ACTION ITEM
If a line in the data below includes the string "labeled", please return a copy of it.

[Dataset entries]
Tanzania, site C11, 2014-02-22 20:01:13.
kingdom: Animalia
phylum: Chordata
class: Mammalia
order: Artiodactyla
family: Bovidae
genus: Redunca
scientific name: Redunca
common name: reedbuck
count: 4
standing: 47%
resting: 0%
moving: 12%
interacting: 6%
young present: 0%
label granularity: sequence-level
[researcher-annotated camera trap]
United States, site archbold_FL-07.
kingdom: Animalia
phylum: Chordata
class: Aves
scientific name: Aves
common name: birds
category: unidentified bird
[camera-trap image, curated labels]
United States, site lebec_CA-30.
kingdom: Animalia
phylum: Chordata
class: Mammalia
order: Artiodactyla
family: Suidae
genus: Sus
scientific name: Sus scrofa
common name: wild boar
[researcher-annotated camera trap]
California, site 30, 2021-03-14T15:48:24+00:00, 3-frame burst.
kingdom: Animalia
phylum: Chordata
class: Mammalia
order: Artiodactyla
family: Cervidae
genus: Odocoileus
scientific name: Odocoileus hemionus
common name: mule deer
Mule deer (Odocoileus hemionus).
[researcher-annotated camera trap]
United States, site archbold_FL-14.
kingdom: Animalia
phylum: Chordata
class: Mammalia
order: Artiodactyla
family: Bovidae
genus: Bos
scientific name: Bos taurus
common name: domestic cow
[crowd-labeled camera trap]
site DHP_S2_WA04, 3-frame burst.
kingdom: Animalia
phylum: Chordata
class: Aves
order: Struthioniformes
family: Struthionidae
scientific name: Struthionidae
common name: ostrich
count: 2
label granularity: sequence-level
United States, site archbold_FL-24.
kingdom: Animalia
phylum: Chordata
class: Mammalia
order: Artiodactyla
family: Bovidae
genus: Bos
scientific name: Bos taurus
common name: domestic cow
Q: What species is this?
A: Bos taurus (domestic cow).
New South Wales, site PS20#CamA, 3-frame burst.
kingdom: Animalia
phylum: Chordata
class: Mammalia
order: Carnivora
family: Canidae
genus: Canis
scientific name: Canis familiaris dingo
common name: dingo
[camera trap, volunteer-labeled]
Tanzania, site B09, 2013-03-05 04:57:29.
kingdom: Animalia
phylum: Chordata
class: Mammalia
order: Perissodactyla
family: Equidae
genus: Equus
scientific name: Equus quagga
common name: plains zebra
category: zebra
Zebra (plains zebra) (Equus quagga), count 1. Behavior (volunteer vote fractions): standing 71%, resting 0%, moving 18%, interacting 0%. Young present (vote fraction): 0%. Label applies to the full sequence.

WRITTEN ANSWER
[crowd-labeled camera trap]
[camera trap, volunteer-labeled]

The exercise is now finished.